Where does COVID-19 testing go from here?
Two other major medtech companies, Roche and Quest Diagnostics, report their first quarter results on Wednesday and Thursday. Both companies are more affected by changes in COVID-19 testing than surgery procedure volumes.
Sales at Roche's diagnostics unit grew 28% in the fourth quarter, fueled by a 125% jump in molecular testing revenues. In early February, Thomas Schinecker, CEO of Roche Diagnostics, said his business had "an opportunity to outgrow" fourth quarter performance over the first three months of 2021. At that time, Schinecker foresaw "very strong growth" throughout the first half of the year, although, as previously stated, signs of a slowdown in testing have emerged since then.
Quest is in a similar position.

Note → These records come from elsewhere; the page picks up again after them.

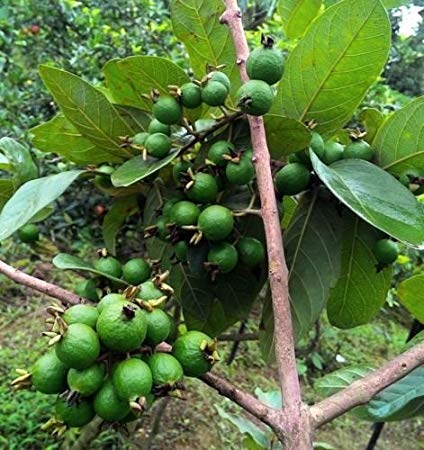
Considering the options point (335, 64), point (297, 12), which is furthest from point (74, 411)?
point (297, 12)

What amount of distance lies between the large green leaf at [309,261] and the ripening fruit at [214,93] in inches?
6.5

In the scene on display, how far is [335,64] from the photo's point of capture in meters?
0.67

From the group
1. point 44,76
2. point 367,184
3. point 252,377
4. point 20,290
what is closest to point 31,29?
point 20,290

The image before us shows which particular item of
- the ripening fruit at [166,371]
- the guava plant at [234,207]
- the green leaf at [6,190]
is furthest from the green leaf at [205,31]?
the ripening fruit at [166,371]

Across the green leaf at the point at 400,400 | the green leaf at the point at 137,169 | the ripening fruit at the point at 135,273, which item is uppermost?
the green leaf at the point at 137,169

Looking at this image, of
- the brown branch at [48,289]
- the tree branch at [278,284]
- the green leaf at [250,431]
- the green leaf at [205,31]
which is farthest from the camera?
the green leaf at [250,431]

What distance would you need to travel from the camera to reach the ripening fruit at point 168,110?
682mm

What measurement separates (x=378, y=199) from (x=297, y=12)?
41cm

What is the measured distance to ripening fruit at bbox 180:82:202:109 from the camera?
69 centimetres

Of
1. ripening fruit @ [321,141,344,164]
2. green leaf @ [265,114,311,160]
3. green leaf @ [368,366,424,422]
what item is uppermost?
green leaf @ [265,114,311,160]

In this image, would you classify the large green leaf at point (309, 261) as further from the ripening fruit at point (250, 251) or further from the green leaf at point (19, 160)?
the green leaf at point (19, 160)

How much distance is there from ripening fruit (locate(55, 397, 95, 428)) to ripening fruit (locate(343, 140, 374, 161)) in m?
0.42

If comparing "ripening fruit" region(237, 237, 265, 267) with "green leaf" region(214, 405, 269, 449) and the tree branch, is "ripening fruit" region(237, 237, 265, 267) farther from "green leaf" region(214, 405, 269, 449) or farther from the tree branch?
"green leaf" region(214, 405, 269, 449)

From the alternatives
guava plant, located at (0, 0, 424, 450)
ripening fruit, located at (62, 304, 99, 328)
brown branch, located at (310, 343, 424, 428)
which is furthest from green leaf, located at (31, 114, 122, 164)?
brown branch, located at (310, 343, 424, 428)
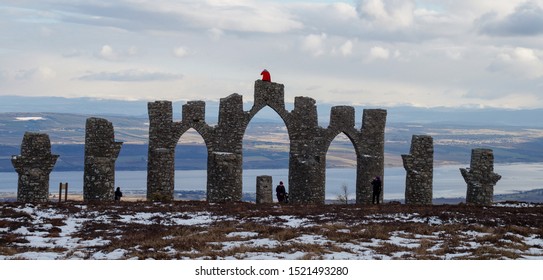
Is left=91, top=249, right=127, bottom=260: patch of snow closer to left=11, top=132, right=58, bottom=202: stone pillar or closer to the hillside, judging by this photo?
the hillside

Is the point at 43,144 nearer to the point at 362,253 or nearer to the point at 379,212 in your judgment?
the point at 379,212

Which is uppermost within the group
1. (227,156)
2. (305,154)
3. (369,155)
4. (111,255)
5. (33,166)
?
(369,155)

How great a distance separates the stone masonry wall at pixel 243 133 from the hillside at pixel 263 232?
439 inches

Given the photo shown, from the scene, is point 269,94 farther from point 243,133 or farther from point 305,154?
point 305,154

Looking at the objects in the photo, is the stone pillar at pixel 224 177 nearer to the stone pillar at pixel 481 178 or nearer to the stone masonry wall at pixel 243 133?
the stone masonry wall at pixel 243 133

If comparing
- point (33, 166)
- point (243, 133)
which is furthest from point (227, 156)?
point (33, 166)

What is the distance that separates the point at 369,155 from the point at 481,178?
9048mm

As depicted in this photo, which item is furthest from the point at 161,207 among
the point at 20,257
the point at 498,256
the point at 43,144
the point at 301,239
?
the point at 498,256

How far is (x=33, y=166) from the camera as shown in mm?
48344

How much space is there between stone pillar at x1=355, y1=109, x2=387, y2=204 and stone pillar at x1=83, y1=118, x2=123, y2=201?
61.0 ft

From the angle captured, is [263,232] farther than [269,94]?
No

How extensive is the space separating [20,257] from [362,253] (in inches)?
416

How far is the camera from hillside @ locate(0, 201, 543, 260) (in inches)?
987

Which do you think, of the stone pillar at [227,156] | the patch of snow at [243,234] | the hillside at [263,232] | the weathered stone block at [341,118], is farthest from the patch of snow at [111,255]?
the weathered stone block at [341,118]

Sales grew 55.8% in the fourth quarter but the company opted against offering guidance beyond the midpoint of 2021 given uncertainty over the duration of the COVID-19 testing boom. Quest expects sales of around $5 billion in the first half, which represents growth of at least 33%.
While expecting COVID-19 test volumes to decrease over time in 2021, Quest said it lacked the visibility to offer guidance for the full year.
Jefferies analysts earlier this month said they see U.S. COVID-19 testing declining 20% to 30% quarter/quarter for the rest of 2021, exiting the year at a peak of around $8.5 billion before gradually declining toward a seasonal range of $150 million to $250 million.
"We assume the late March decline will peak into 3Q coinciding with vaccine timelines and mandate roll-backs. Thereafter, we assume the slide will moderate into 4Q but stay elevated to account for lingering elevated demand linked to [work from home] reversals, variant testing, and holiday travel," the analysts wrote.